◆ What you will do
Pick out every line in the data below that contains the word "there" and copy each one.

>> START The data

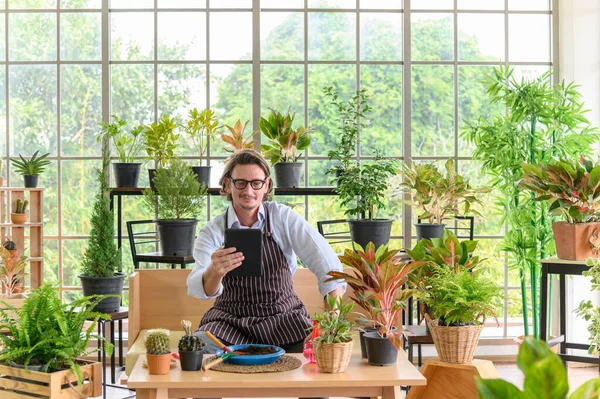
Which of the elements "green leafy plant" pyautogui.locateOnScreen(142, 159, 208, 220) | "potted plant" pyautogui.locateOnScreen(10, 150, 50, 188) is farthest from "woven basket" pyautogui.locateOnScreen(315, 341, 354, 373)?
"potted plant" pyautogui.locateOnScreen(10, 150, 50, 188)

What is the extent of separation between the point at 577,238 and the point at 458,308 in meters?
1.63

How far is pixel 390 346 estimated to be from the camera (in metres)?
2.61

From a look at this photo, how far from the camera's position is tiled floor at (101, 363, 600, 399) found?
480 centimetres

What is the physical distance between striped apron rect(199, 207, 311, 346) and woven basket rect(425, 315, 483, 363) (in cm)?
66

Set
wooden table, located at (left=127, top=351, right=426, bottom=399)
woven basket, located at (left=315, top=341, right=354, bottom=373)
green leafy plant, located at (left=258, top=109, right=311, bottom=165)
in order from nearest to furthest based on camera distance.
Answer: wooden table, located at (left=127, top=351, right=426, bottom=399), woven basket, located at (left=315, top=341, right=354, bottom=373), green leafy plant, located at (left=258, top=109, right=311, bottom=165)

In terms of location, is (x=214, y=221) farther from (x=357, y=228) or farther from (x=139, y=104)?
(x=139, y=104)

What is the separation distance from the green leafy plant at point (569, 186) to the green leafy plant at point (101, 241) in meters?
2.50

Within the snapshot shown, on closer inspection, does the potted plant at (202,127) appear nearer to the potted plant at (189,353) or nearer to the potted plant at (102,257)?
the potted plant at (102,257)

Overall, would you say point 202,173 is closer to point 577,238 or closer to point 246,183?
point 246,183

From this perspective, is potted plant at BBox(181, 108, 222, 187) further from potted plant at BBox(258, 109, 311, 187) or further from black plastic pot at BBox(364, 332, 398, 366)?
black plastic pot at BBox(364, 332, 398, 366)

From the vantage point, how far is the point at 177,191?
15.7 feet

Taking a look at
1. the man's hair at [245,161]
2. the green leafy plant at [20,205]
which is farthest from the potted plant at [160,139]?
the man's hair at [245,161]

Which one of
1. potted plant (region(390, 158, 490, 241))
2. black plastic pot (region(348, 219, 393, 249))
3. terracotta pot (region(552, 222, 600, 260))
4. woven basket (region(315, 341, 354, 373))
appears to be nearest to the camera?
woven basket (region(315, 341, 354, 373))

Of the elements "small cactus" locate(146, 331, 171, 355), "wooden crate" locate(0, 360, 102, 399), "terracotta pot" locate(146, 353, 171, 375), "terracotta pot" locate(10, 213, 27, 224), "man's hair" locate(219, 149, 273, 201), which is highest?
"man's hair" locate(219, 149, 273, 201)
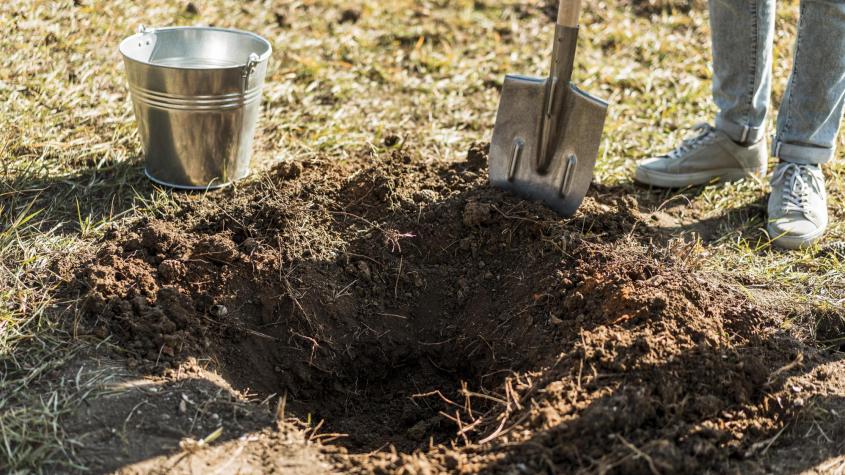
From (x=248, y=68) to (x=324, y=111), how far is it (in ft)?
3.57

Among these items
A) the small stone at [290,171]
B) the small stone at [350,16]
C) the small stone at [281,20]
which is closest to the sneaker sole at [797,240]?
the small stone at [290,171]

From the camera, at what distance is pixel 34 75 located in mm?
4430

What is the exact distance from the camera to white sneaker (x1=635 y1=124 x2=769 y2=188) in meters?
4.10

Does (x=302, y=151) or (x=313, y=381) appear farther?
(x=302, y=151)

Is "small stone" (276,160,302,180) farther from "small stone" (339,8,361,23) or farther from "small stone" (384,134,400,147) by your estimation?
"small stone" (339,8,361,23)

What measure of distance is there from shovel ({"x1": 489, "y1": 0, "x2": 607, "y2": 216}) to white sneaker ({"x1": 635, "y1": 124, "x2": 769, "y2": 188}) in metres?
0.82

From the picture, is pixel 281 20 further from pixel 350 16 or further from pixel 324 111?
pixel 324 111

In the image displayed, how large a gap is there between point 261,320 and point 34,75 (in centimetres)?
229

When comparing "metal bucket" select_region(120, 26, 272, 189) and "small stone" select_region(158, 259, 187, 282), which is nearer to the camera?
"small stone" select_region(158, 259, 187, 282)

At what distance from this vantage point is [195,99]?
3512 mm

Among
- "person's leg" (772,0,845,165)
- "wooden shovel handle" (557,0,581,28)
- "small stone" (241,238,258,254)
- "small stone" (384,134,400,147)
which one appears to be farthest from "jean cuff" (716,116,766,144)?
"small stone" (241,238,258,254)

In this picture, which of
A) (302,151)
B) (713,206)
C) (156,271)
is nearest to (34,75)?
(302,151)

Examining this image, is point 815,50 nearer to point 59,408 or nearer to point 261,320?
point 261,320

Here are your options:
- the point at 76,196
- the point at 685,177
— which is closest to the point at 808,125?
the point at 685,177
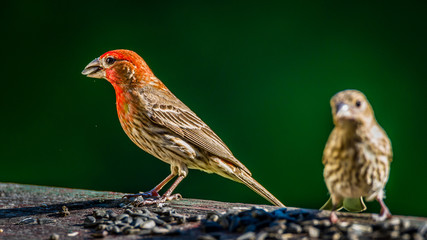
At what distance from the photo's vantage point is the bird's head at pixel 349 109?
263cm

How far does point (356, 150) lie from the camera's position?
2.72 metres

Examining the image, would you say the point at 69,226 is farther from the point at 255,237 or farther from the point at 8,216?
the point at 255,237

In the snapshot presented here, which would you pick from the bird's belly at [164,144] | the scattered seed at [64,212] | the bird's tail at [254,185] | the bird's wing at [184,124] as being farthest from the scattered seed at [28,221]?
the bird's tail at [254,185]

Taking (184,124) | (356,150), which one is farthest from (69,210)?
(356,150)

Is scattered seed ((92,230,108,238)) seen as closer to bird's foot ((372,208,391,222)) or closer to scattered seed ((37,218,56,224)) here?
scattered seed ((37,218,56,224))

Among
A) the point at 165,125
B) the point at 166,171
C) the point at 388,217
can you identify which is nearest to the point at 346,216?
the point at 388,217

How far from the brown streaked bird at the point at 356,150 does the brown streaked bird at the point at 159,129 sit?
5.36 feet

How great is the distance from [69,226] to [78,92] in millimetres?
3332

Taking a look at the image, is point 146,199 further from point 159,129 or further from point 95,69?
point 95,69

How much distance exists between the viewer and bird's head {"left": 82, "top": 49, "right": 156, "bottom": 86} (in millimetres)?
4652

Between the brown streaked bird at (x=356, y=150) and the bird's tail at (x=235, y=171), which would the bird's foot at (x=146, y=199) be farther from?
the brown streaked bird at (x=356, y=150)

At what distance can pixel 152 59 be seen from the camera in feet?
19.7

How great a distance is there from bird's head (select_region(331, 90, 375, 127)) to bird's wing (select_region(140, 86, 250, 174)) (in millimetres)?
1960

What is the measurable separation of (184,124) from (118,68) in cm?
80
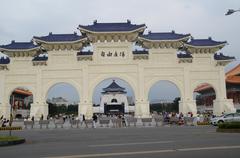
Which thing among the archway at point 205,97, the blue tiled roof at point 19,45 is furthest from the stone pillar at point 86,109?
the archway at point 205,97

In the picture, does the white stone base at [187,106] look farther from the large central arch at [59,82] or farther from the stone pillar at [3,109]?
the stone pillar at [3,109]

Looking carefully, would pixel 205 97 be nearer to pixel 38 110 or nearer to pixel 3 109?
pixel 38 110

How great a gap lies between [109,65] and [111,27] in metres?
4.05

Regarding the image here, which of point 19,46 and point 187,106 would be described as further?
point 19,46

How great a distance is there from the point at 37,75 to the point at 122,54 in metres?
9.15

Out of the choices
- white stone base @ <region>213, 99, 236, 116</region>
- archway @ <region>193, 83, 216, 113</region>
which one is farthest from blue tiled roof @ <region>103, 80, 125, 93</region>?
white stone base @ <region>213, 99, 236, 116</region>

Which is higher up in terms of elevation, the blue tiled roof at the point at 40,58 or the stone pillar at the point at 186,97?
the blue tiled roof at the point at 40,58

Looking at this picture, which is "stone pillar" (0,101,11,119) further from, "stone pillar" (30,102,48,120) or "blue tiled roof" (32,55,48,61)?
"blue tiled roof" (32,55,48,61)

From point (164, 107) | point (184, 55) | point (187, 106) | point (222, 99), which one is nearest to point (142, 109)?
point (187, 106)

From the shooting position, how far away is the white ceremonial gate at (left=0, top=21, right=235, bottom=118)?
1491 inches

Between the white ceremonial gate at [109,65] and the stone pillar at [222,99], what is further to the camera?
the stone pillar at [222,99]

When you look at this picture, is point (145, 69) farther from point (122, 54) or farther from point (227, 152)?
point (227, 152)

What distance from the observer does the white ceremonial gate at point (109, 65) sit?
37.9 m

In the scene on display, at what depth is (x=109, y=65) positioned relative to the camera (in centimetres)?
3791
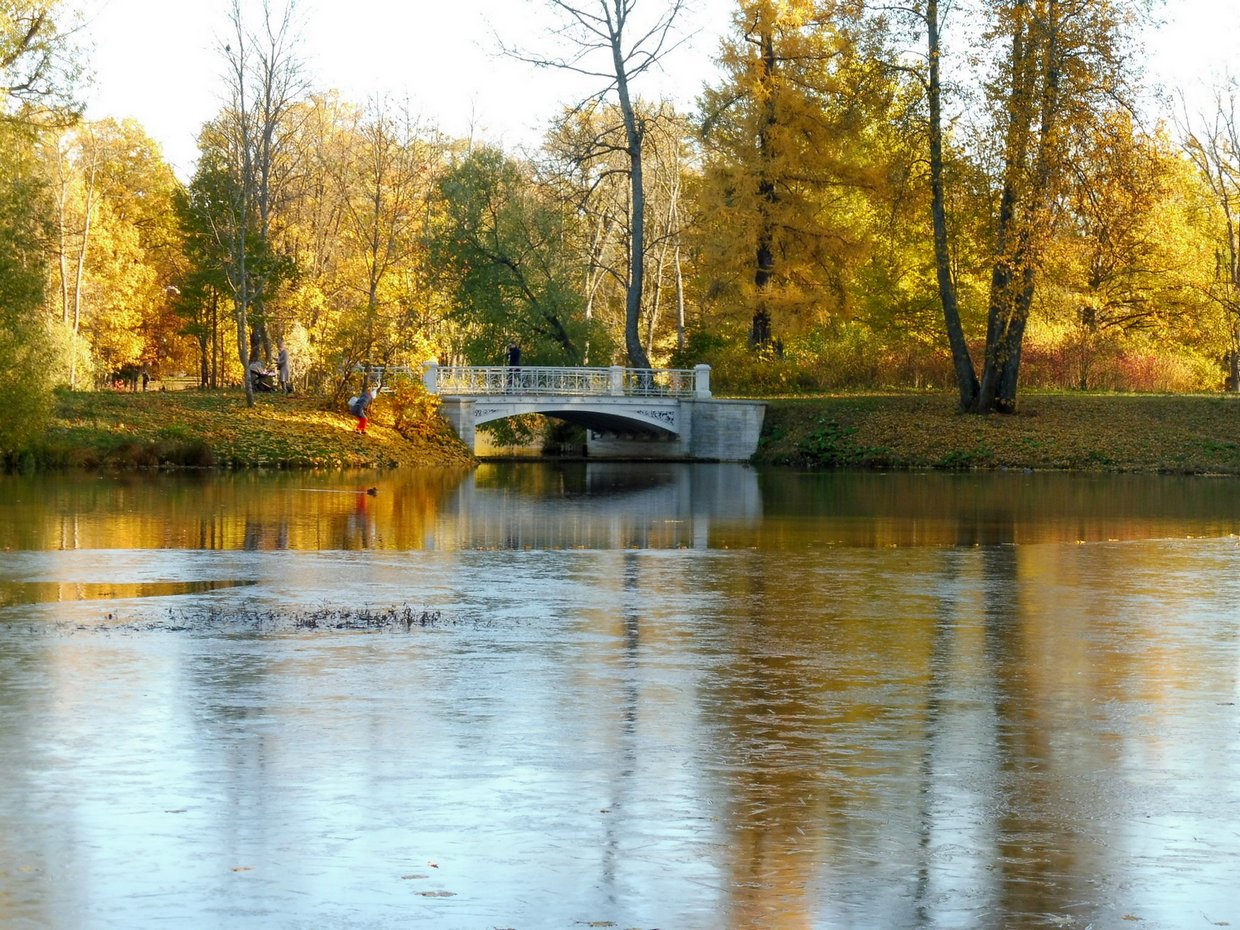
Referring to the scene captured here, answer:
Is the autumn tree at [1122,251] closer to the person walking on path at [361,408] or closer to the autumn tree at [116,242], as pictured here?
the person walking on path at [361,408]

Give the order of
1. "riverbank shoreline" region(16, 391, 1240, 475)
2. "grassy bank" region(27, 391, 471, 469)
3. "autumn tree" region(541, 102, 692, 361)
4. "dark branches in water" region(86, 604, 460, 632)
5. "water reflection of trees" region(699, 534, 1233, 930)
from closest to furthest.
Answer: "water reflection of trees" region(699, 534, 1233, 930) < "dark branches in water" region(86, 604, 460, 632) < "grassy bank" region(27, 391, 471, 469) < "riverbank shoreline" region(16, 391, 1240, 475) < "autumn tree" region(541, 102, 692, 361)

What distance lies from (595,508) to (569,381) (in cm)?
2030

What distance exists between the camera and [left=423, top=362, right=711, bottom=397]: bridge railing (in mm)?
46781

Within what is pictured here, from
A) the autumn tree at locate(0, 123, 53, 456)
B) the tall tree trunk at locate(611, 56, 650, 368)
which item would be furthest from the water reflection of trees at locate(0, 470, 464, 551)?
the tall tree trunk at locate(611, 56, 650, 368)

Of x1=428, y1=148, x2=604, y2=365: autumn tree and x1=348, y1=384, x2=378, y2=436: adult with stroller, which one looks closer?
x1=348, y1=384, x2=378, y2=436: adult with stroller

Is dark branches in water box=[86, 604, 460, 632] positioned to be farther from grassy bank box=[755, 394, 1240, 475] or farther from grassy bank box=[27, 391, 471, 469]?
grassy bank box=[755, 394, 1240, 475]

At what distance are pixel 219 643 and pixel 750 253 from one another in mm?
40600

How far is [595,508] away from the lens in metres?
28.1

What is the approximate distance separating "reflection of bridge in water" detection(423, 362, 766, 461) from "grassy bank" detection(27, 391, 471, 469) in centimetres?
157

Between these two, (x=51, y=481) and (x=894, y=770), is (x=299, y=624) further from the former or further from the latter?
(x=51, y=481)

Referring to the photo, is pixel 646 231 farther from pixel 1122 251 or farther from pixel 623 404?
pixel 1122 251

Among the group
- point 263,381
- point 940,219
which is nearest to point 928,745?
point 940,219

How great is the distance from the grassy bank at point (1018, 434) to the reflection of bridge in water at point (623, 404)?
4.35 ft

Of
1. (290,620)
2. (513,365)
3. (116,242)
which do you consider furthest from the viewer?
(116,242)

>> END The data

◆ Task result
What measure of distance is there from shovel ({"x1": 489, "y1": 0, "x2": 607, "y2": 216}) to white sneaker ({"x1": 635, "y1": 124, "x2": 769, "y2": 188}) in metres?
In the image displayed, how large a gap is there between point 261,320 and point 34,75 (in centimetres)?
How great a distance is there from bird's head (select_region(331, 90, 375, 127)) to bird's wing (select_region(140, 86, 250, 174)) (in millimetres)?
How great a distance is there from the point at 37,75 to the point at 122,54 in metres?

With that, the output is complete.